> [DESCRIPTION OF THE TASK] Please report every line in the entries that contains the string "bouton".

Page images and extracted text
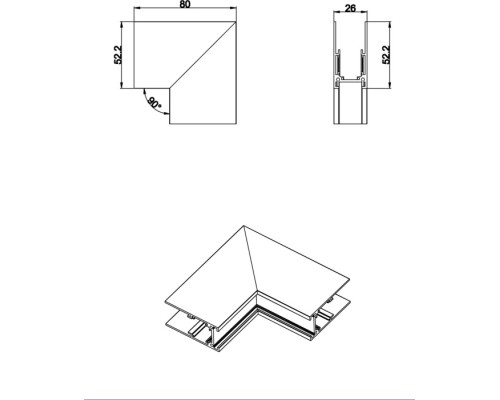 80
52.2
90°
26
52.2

==

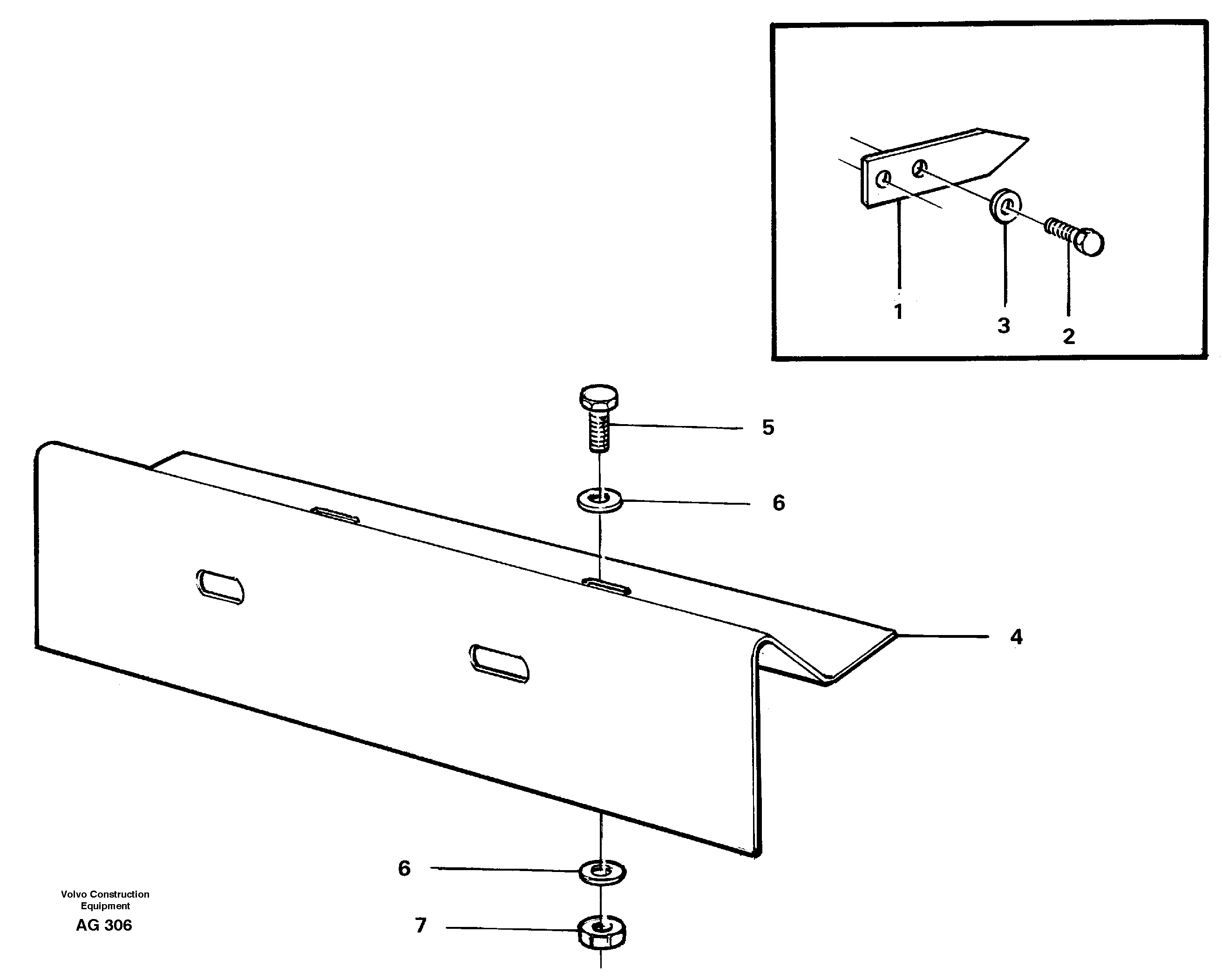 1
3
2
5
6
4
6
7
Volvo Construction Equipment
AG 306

* * *

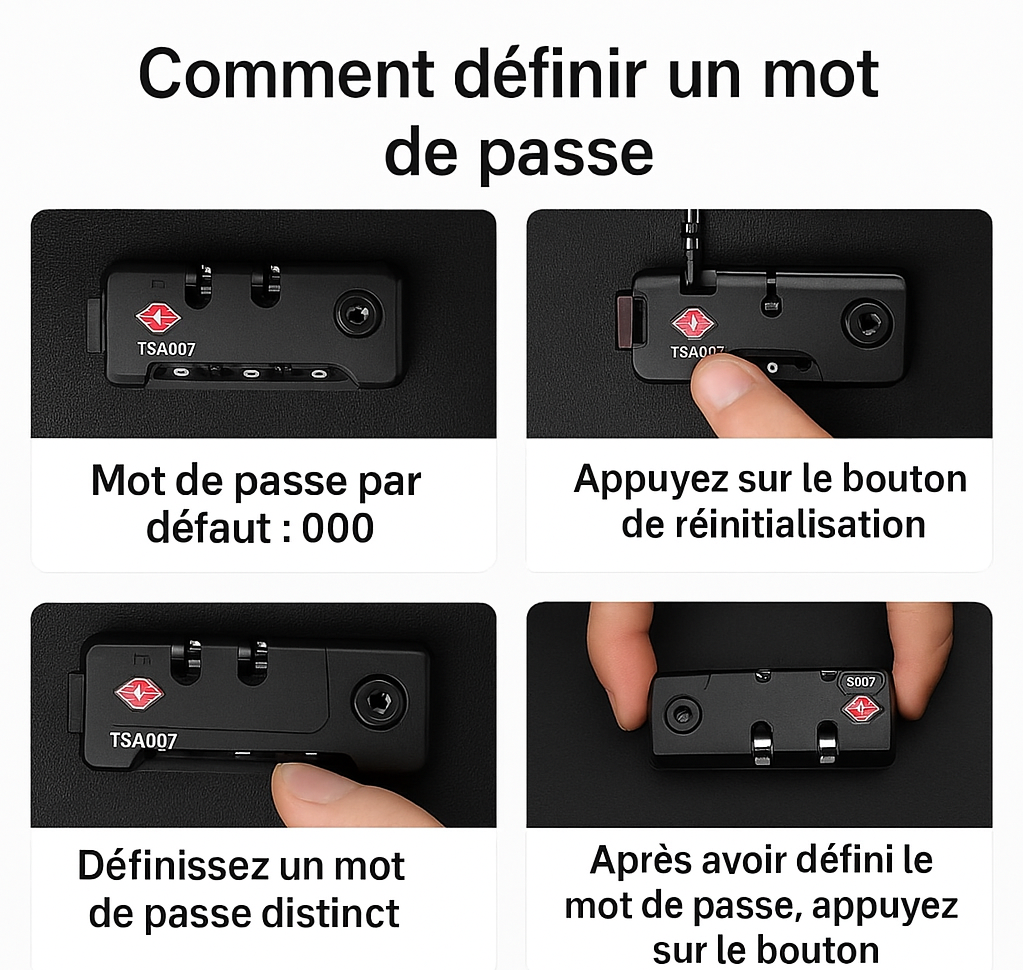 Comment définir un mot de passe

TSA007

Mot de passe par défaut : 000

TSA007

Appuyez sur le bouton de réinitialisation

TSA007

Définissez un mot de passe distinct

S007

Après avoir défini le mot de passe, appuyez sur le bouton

> [REPLY TO THE TASK]
Appuyez sur le bouton de réinitialisation
Après avoir défini le mot de passe, appuyez sur le bouton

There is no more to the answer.